Codex is still far from ready for regular people. Simply moving a folder that Codex has been working on confuses the hell out of it. I can't figure out how to fix "Current working directory missing. This chat's working directory no longer exists". I've tried asking it to fix the problem and it tries lots of terminal commands and screws around with SQLite. Something this brittle is not for non-developers.
Prompt in the second video: "Reduce the font and tagline length"
Now we are using LLM just to adjust font size?
Also third video: "Generate an image for the hero section..."
I can't understand why OpenAI(or Google, or whatever AI companies) thinks it's okay to put an AI generated image for product description. It's literally fake.
Maybe I lack imagination, but I just can't figure out what I'd use this for. I'm finding AI helpful in writing code (especially verbose Unreal Engine C++ code) as a companion to my designs, but, I really don't want it using my computer. I dunno, I guess the other use case would be summarizing slack or discord but otherwise this seems to me like a solution in search of a problem.
Started using https://github.com/can1357/oh-my-pi this week and it makes every other tui coding assistant look like toy projects. It's has a nice UI yes, but the workflows it comes up with are incredible. They need to do a major overhaul in customisability for codex to come close to it.
All of you are ironically completely oblivious to the fact that you're training your own replacement by using these tools, you're even paying for it. Eventually, the companies you work for will just "hire" Anthropic or OpenAI agents in your place and you'll be out of job, no matter your seniority. Mark my words.
Has anyone figured out how to stop the Codex app from draining my M5 Pro's battery in like 2 hours? I can literally just have it open and my lap turns into a heater. I've tried adjusting all sorts of settings and haven't been able to make a dent. I'm assuming its the garbage renderer.

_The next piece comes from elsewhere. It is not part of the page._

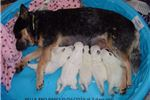 Picture of Pure Bred Miniature Blue Heeler - Female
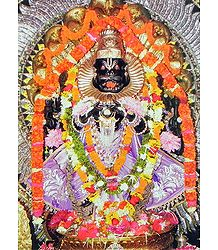 Buy Narasimha Avatar Photographic Print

Side note: I really wish there was an expectation that TUI apps implemented accessibility APIs.
Sure we can read the characters in the screen. But accessibility information is structured usually. TUI apps are going to be far less interesting & capable without accessibility built-in.

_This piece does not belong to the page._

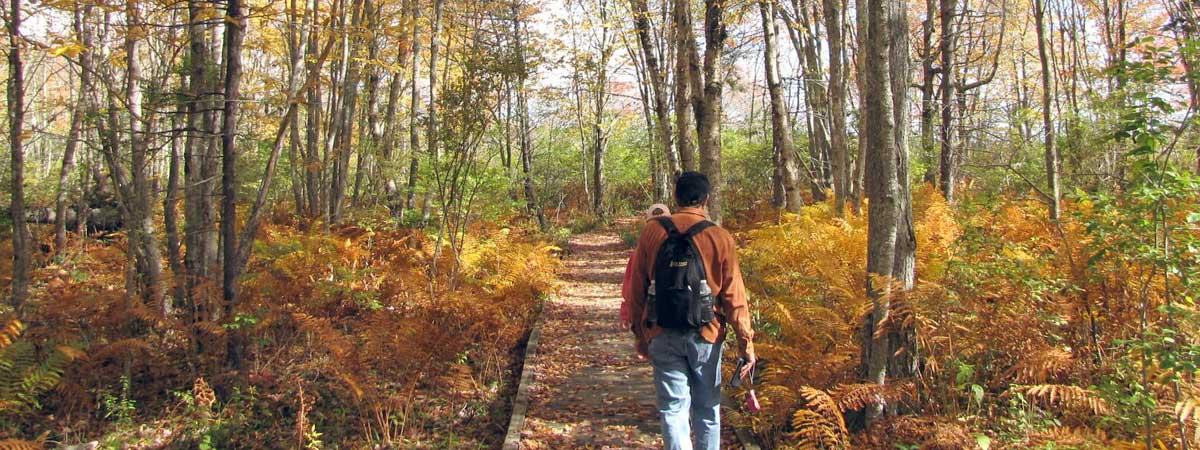 slide-maine-woods-hike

More like codex for nothing. I canceled my 20$ plan and won't let myself be bullied into buying more expensive plans to have the same limits I used to have a week ago on the 20$ plan. I would not be surprised if this illegal where I live.
I enabled the computer use plugin yesterday. Today I asked it to summarize a slack thread, along with a spreadsheet without thinking about it
I was expecting it to use MCPs I have for them, but they happened to not be authenticated for some reason
I got _really_ freaked out when a glowing cursor popped up while I was doing something else and started looking at slack and then navigating on chrome to the sheet to get the data it needs
Like on one hand it's really cool that it just "did the thing" but I was also freaked out during the experience
I’ve done a lot with Claude and OpenAI both, A LOT, but I’m still a little wary at letting it have too much access so I haven’t tried this feature in either of them.

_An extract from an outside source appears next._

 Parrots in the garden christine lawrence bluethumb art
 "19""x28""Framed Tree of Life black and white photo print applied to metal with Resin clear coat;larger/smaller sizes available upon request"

Interesting that its restricted to macOS. I know programmers almost exclusively use macOS, but regular folk primarily use windows for work. I might be a bit biased as an engineer, but even outside of my circle, I mostly see windows being used. If they're serious about extending from coders to non technical business users, I would imagine they need to support windows.
Couple of people in my company have vibe coded some chat interface and they’re passing skills and MCPs that give the model access to all our internal data (multiple databases) and tools (Jira, Confluence etc).
I wonder if there’s something off the shelf that does this?
pretty much you have to build for humans as the "source" of truth and then have a robust agentic surface if you want to survive as a company. after using linear (for ex.) u can really see how it all fits together, i can be in cli, co-workers in slack, cowork, whatever and update tasks from anywhere). i refuse to use shit where i have to context switch by going into an app now. posthog is another good example of where it's going. the dirty detail now is that you HAVE to have the actual app so you can still manually look at data and do operations.
I'm sorry to be slightly off topic but since it's ChatGPT, anyone else find it annoying to read what the bot is thinking while it thinks? For some reason I don't want to see how the sausage is being made.
First use case I'm putting to work is testing web apps as a user. Although it seems like this could be a token burner. Saving and mostly replaying might be nice to have.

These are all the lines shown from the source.